Key Differences Between Secured Loans and Unsecured Loans

The following are the major differences between a secured loan and unsecured loan

  1. The type of loan in which collateral supports the loan amount is known as a Secured Loan. Unsecured Loan, on the other hand, is those in which there is no asset is held as collateral.

Secured loans are sanctioned on the basis of collateral, but creditworthiness is checked for approving unsecured loans.
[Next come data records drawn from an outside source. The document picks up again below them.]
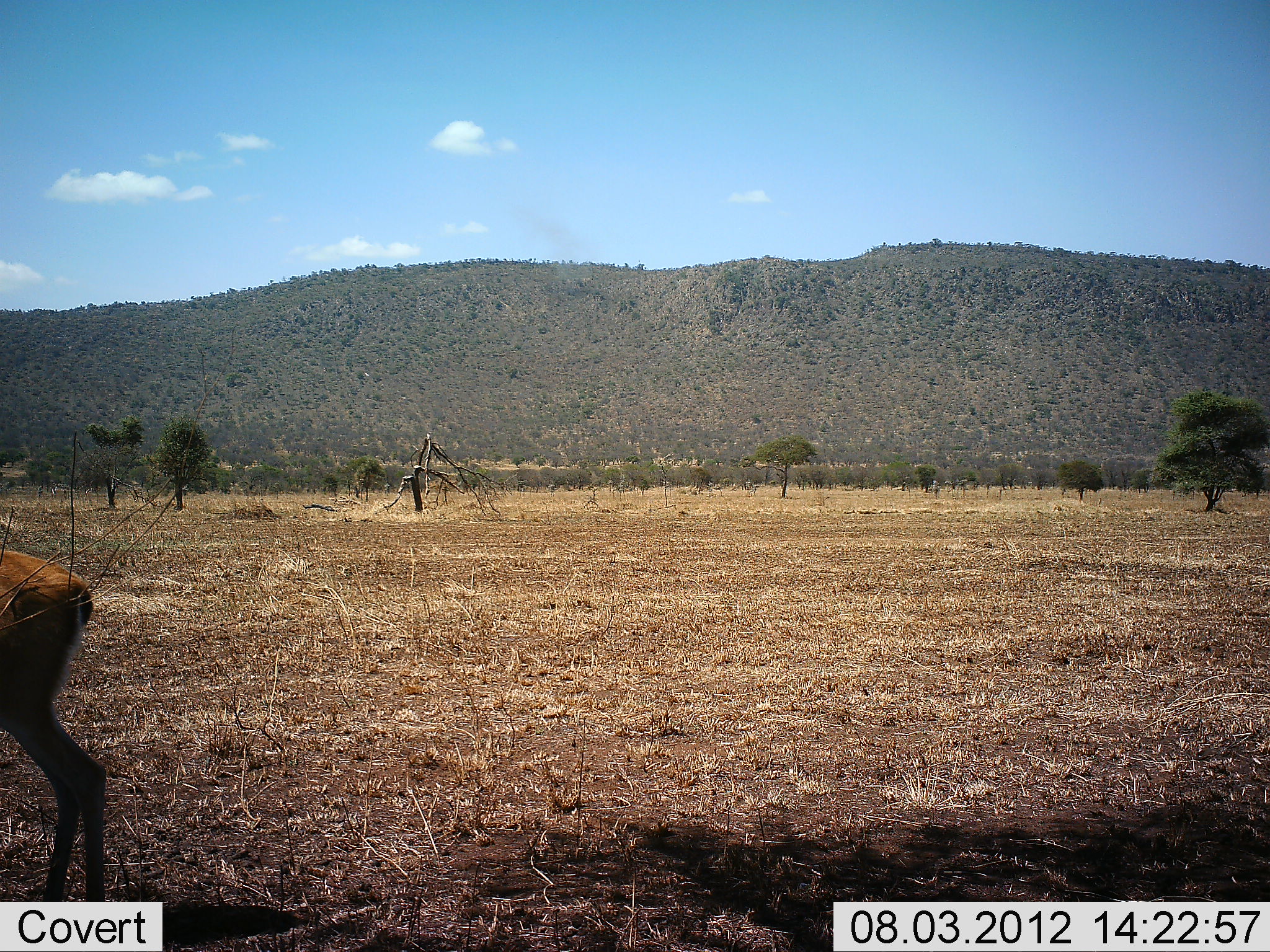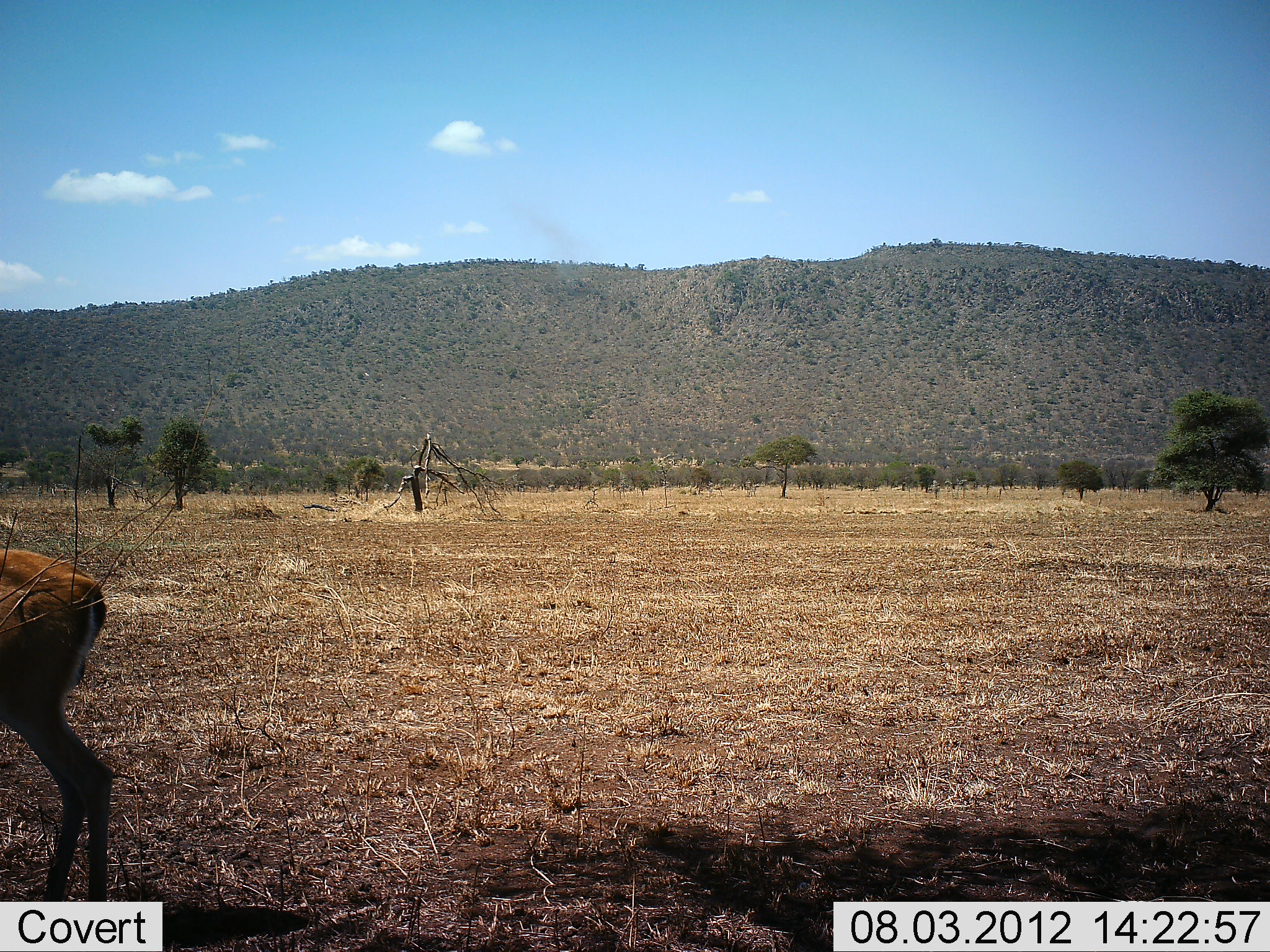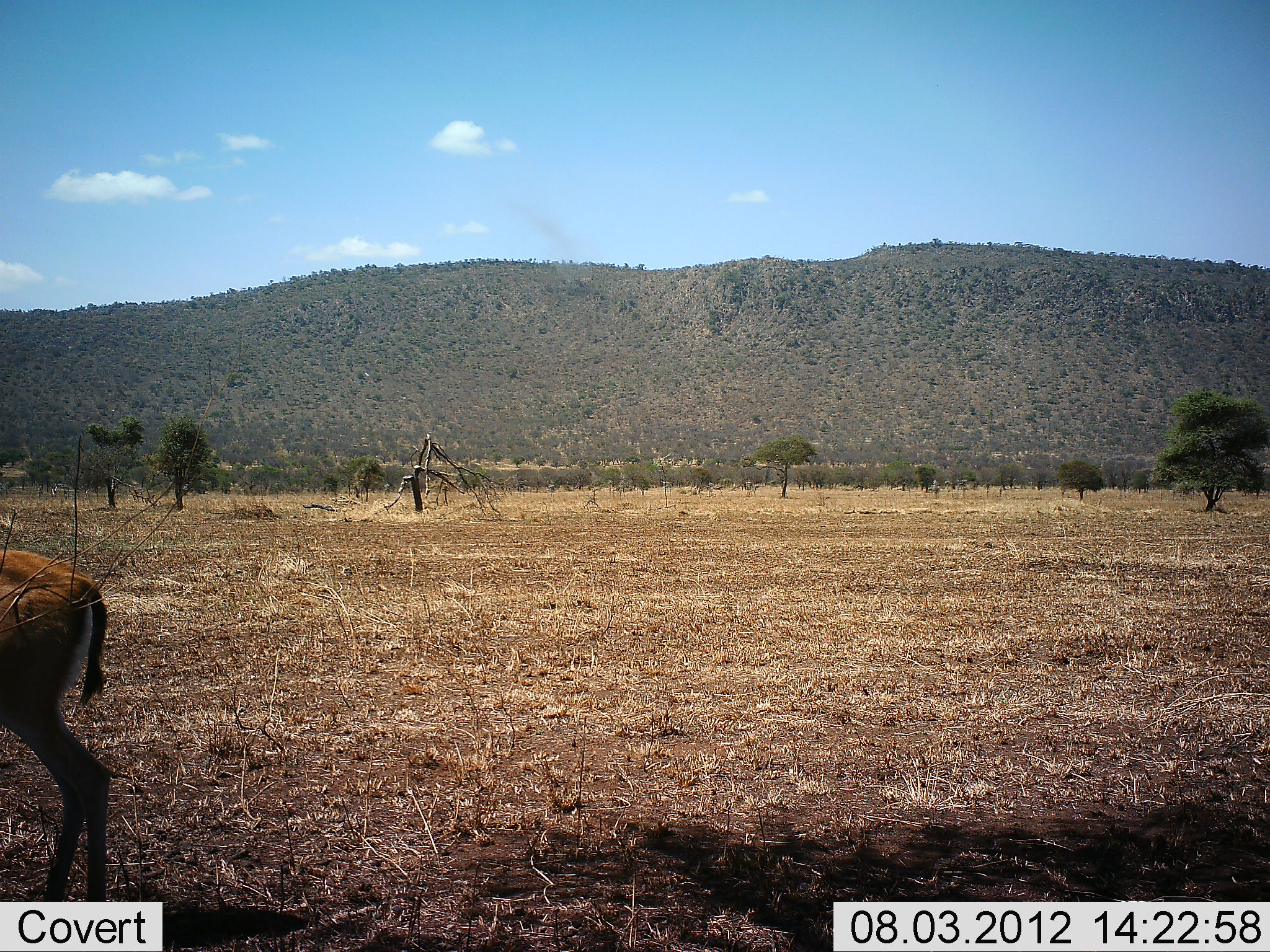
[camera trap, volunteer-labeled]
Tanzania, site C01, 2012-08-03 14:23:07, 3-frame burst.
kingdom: Animalia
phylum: Chordata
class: Mammalia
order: Artiodactyla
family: Bovidae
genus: Eudorcas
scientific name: Eudorcas thomsonii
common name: thomson's gazelle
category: gazellethomsons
Gazellethomsons (thomson's gazelle) (Eudorcas thomsonii), count 1. Behavior (volunteer vote fractions): standing 100%, resting 0%, moving 0%, interacting 0%. Young present (vote fraction): 0%. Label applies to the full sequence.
  • In secured loans, the asset is pledged whereas there in no pledging of assets in case of unsecured loans.
  • The risk of loss is very low in the secured loan in comparison to an unsecured loan.
  • The Secured loan is given for long term while the Unsecured loan is for short periods.
  • The interest rate is low in the Secured loan due to the presence of collateral. Conversely, the interest rate is comparatively high in the Unsecured loan.
  • The borrowing limit is high in the secured loan which is comparatively low in case of an unsecured loan.
  • In the case of default by the debtor, the creditor has the right to seize and sell the asset hypothecated in Secured Loan. In contrast to, Unsecured Loan, the creditor can file a suit against him and claim the money.
  • Secured Loan and Unsecured Loan, both are good at their places. In a secured loan, there is a guarantee, which if the borrower defaults payment the lender can recover the amount by selling the asset that is why the term is long. Apart from that, the borrower has to pay the money within the stipulated time. Otherwise, the lender will exercise a lien over the asset. In the case of an unsecured loan, the risk is very high that is why the complete credit history is checked as well as the loan is given only to those who are having high credit scores. The loan is usually allowed for a short period, but they carry high-interest rates.